En effet, le mot « parange » bénéficie d’un grand nombre d’entrées sur n’importe quel moteur de recherche, et son émergence a été couverte par des médias. Nadia Bergougnoux a créé un groupe de soutien sur le réseau social Facebook, qui réunit des milliers de « paranges » de France et d’ailleurs, qui s’entraident et trompent la solitude que peut leur imposer leur situation. Elle a également lancé une pétition à l’attention de l’Académie française pour que ce mot soit reconnu dans le dictionnaire, qui rassemble à ce jour plus de 60 200 signatures.

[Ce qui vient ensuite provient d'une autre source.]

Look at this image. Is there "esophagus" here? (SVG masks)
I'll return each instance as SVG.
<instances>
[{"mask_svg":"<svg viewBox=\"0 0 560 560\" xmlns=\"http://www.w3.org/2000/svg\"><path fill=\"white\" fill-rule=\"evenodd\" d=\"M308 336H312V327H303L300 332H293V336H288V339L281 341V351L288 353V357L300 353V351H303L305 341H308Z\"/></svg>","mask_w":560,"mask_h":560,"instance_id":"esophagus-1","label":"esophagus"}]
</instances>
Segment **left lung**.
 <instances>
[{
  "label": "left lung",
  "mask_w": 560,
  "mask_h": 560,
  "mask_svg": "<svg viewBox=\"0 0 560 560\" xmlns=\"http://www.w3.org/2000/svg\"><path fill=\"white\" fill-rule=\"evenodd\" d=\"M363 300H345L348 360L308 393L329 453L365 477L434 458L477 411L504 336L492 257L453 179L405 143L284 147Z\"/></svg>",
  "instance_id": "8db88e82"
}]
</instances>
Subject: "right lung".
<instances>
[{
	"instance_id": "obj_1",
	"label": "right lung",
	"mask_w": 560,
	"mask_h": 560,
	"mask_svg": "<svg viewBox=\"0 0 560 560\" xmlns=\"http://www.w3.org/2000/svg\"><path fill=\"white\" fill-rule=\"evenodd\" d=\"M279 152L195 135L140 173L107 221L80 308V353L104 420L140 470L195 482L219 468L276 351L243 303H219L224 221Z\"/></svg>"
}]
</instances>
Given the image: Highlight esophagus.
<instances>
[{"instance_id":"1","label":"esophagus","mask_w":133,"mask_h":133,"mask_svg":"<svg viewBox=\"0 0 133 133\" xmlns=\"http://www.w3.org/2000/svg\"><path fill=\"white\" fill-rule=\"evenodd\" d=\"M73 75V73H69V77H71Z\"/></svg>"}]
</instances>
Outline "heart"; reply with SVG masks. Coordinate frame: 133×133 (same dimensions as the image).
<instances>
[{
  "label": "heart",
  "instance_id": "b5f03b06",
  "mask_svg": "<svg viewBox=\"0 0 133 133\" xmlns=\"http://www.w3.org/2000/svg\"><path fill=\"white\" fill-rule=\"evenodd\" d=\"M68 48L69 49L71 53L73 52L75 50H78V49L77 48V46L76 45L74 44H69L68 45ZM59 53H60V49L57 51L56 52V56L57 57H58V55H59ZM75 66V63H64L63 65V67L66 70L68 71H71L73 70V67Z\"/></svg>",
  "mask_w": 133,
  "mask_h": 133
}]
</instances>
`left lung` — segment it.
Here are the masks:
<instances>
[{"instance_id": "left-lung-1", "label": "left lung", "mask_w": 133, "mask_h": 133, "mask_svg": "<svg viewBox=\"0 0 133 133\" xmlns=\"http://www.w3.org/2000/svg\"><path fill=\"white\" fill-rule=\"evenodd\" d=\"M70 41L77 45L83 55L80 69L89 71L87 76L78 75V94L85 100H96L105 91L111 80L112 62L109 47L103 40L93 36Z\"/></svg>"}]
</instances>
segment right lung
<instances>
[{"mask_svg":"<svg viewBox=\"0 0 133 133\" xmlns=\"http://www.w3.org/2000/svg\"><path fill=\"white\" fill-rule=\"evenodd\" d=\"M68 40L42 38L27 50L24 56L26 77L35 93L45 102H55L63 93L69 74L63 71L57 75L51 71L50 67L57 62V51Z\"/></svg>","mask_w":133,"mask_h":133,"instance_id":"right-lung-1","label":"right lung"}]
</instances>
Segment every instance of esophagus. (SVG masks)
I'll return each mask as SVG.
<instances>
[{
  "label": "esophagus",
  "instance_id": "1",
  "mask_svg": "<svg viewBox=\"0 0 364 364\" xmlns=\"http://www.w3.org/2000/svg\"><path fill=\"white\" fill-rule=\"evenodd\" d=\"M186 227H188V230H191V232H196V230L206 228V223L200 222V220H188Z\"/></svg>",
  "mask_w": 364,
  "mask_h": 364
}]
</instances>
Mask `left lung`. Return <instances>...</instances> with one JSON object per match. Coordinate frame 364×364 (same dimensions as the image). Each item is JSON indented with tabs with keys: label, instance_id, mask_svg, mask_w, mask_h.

Il est temps d’apaiser la douleur, jusqu’alors indicible, de ces milliers de femmes et d’hommes qui ont perdu un enfant, quel que soit l’âge au moment du décès, en faisant entrer dans le dictionnaire les « paranges », en permettant l’emploi de ce terme dans l’administration, et en assurant sa publicité.

*

« Nous savons que notre démarche peut déranger ; vous parler d’un mot pour qualifier un parent dont l’enfant est mort met en inconfort et procure un malaise. Nous le savons. Pour nous, cette démarche est douloureuse et indicible. Elle nous fait revivre des moments de déchirement, mais elle est aussi porteuse d’espoir. Écoutez‑nous, entendez‑nous, nous parents d’un enfant qui n’est plus, mais surtout aidez‑nous à trouver un mot pour le dire. « Tu n’es plus là où tu étais, mais tu es partout là où je suis » Victor Hugo » Lili


proposition de rÉsolution

Article unique

L’Assemblée nationale,

Vu l’article 34‑1 de la Constitution,

Vu l’article 136 du Règlement de l’Assemblée nationale,

Reconnaît le mot « parange » pour désigner les femmes et les hommes ayant perdu un enfant, quel que soit l’âge au moment du décès.

Considérant qu’il n’existe aucun mot pour désigner les femmes et les hommes ayant perdu un enfant ;

Considérant la douleur des parents qui s’ajoute à celle du vide sémantique ;

Considérant l’usage du mot « parange » par les parents concernés ;

1. S’engage à populariser l’emploi de ce terme et sa signification.

2. Invite à son inscription dans les dictionnaires.

3. Garantit sa reconnaissance par l’Académie française et l’administration publique française.